3. Envision the details about the incident that elicited your guilt feeling. Try to picture what actually happened as vividly as you can. You are not the event, argument, or guilt; you are merely witnessing what is happening from the perspective of your silent self.
4. Accept who you are and that what you did was meant to be. Then imagine how it would be possible to act differently in the future. Make a conscious decision to change your future response for the better.
5. Gradually allow your attention to enter your body. Become aware of the physical sensations that arise in your body because of the guilt feelings you’ve identified.
6. Let your attention pass through your body as you’re recalling this experience. Locate the sensations the memory brings up. Find where it is in your body you’re feeling and holding the guilt.
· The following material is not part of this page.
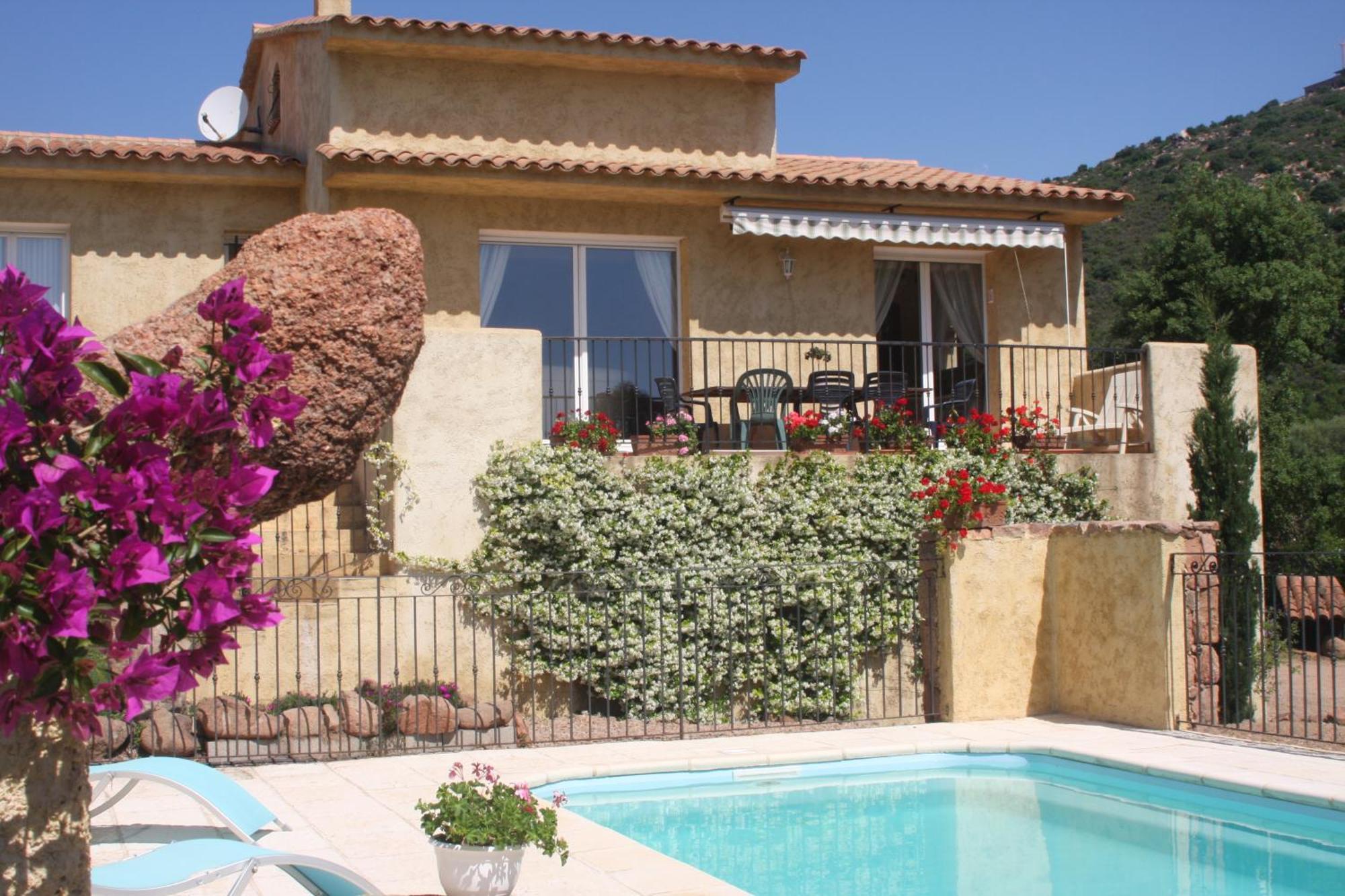 Locations Residence Rocca Rossa Palombaggia Classees 3 Etoiles Porto Vecchio Exterior foto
7. Now express that feeling. Place your hand on the part of your body where you sense that the feeling is located. Say it aloud: “It hurts here.” If you’re aware of more than one location for the pain, move your hand from place to place. At every location, pause for a moment and express what you’re feeling. Say, “It hurts here.”
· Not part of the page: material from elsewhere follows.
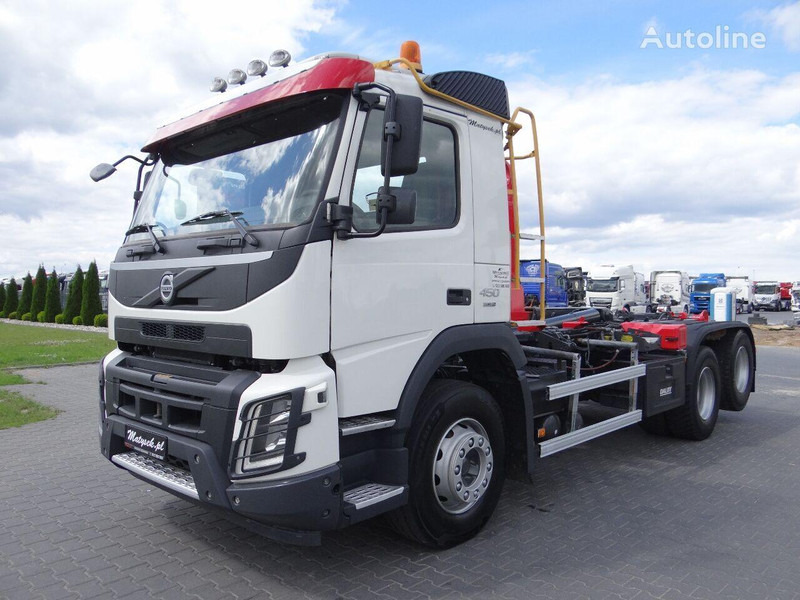 Volvo FMX 450 - 후크 리프트 트럭 : 사진 2 Volvo FMX 450 - 후크 리프트 트럭 : 사진 2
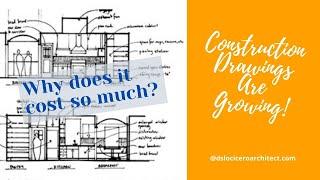 Why Do Architectural Drawings Cost So Much?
8. Be aware that any painful feelings you experience are your feelings. These feelings are happening inside your body now as you remember the pain. While you’re remembering what happened, your body is reacting with muscle contractions and other responses within you.
9. You have a choice of how to interpret and respond to emotional turbulence. Recognizing this is taking responsibility for your feelings.
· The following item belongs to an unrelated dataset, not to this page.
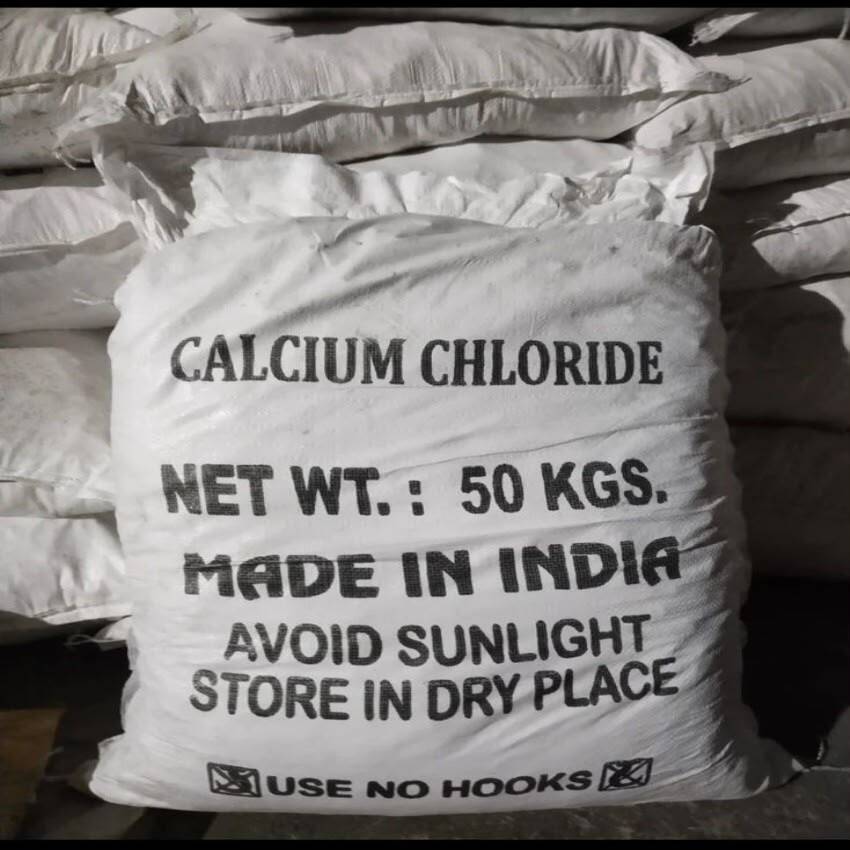 High Grade Calcium Chloride Powder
10. By taking responsibility for your feelings, you can also gain the power to make the pain and guilt melt away. You’re no longer blaming yourself or anyone else for having caused the pain, so you no longer need to depend on anyone else to make it go away. Hold that understanding in your consciousness for the next few moments.
11. Now prepare yourself to release the guilt. Place your attention on the part of your body where you’re holding the excessive guilt, and with every exhalation of your breath, have an intention of releasing that guilt. Just feel the painful sensation leaving your body with every breath. You may make an audible tone that resonates in that part of your body where the pain is localized to help loosen and lift the contraction away.
12. Keep in mind that no one can make you feel guilty. The real cause of your guilt was your own response. In your transformed state, you are now free. Imagine that you could speak to the person who was involved in the incident that made you feel guilty. What would you say to that person now? Share what happened without guilt, blame, or seeking approval. Whatever you say will be right for you.
13. Now you can celebrate your past painful guilt feelings as valuable steppingstones that brought you to a higher level of consciousness. What was previously a disconnected, destructive disabling guilt is now integrated and empowering for achieving your greater spiritual goal of teshuva. Instead of responding to the situation with a guilty consciousness, perpetuating the problem, you’ve turned it into an opportunity for spiritual transformation. That is something to celebrate! Go out for a nice dinner or buy yourself some flowers or a present to honor the new you!